# Wanting to start a small coop in NY



## widdle (Jul 3, 2012)

I live in Long Island, NY. I have a small enclosed coop, it's about 8x4 with a ramp up to a nice large nesting box. I had rescued 2 chicks, built the coop for them, and they ended up being roosters, so I had to re home them. Now I'm looking into getting a few bantams, mostly as pets, but having eggs on occasion will be nice as well. My problem is I have no idea where to get the chicks. Not many people have chickens on long island, and all the places to order online have minimums of about 15. I was looking to get maybe 3. Does anyone know where I could get a few bantams? I'd like mixed breeds, and I definitely want at least 1 silkie.


----------



## UncleJoe (Jun 23, 2012)

Every spring most Agway stores sell pullets. I was surprised to see there are several Agway stores in the NY metro area. Follow the link, enter your zip and find the closest one then call to see if they carry them.

http://www.agway.com/store_locator.html


----------



## Sundancers (Jun 20, 2012)

You could also check in your area craigslist and most feed stores have "a for sale board". (road trip )


----------



## cindy (Jun 29, 2012)

I've gotten all my peeps off craigslist.


----------



## SamyIsh (Jun 29, 2012)

I got my chicks off a lady who bought a mixed assortment of layers and she kept the ones she wanted/needed and sol the rest.
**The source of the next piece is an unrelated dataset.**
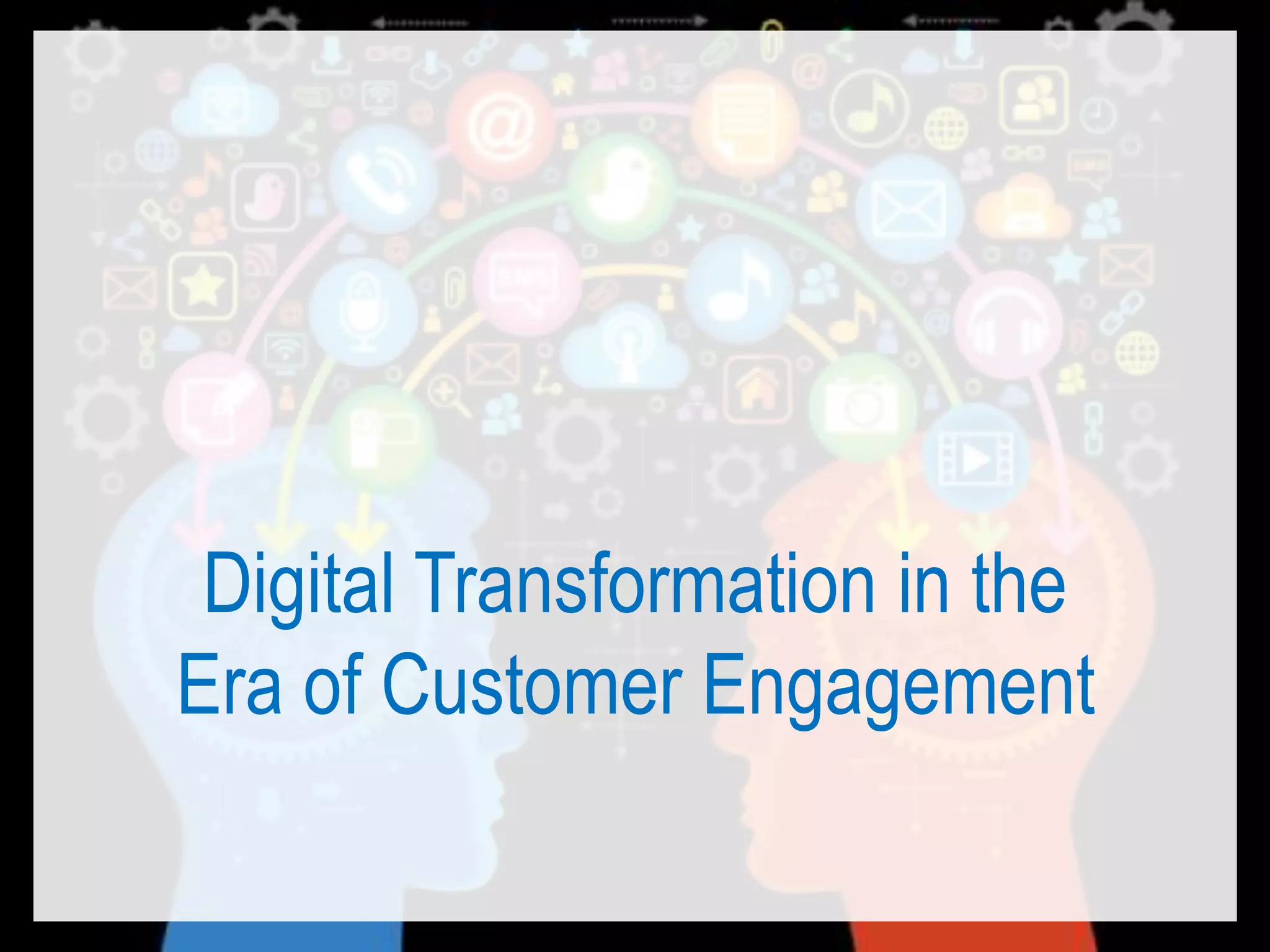 Digital Transformation in the Era of Customer Engagement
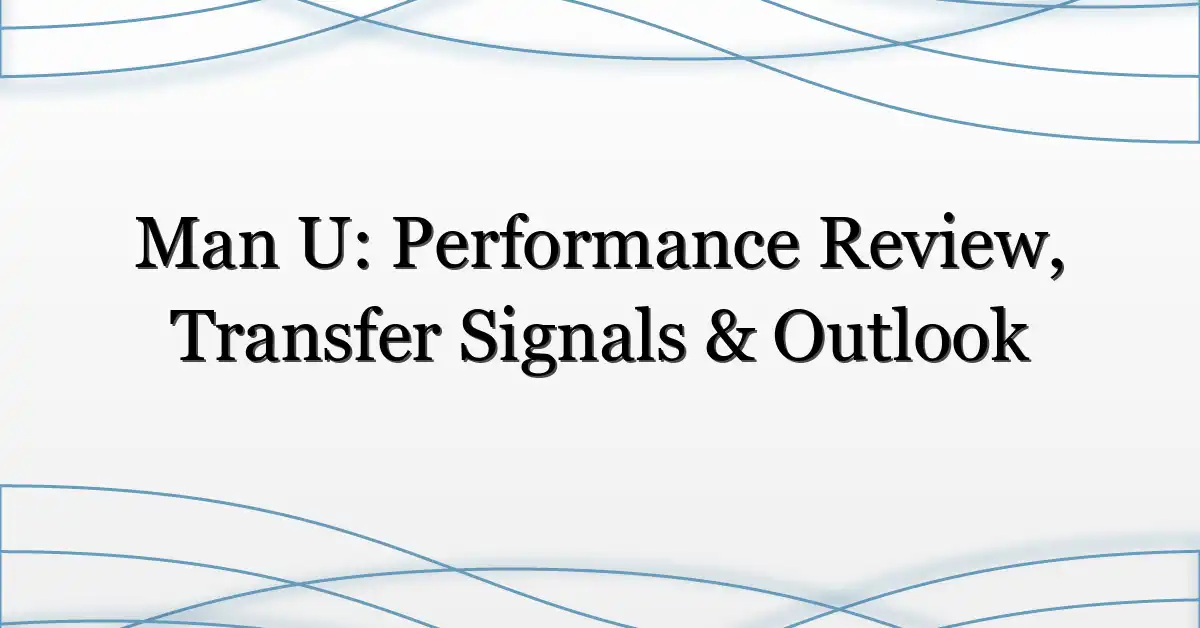 Man U: Performance Review, Transfer Signals & Outlook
You could probably pay for your chicks that way


----------



## hollyosborn (Jul 8, 2012)

Any feed store in the spring will have them.. not sure if you have Big R stores on the East coast.... but they have tubs and tubs of babies..


----------



## grow_your_brew (Jul 20, 2012)

Yes, some local feedstores will even order the ones you want for you. 
I know ranch stores like
Murdoch's Ranch Supply,
Big R
Tractor Supply
Will bring chicks in in spring.
Craigslist is a good place
You might also be able to get them free at petfinder.com


----------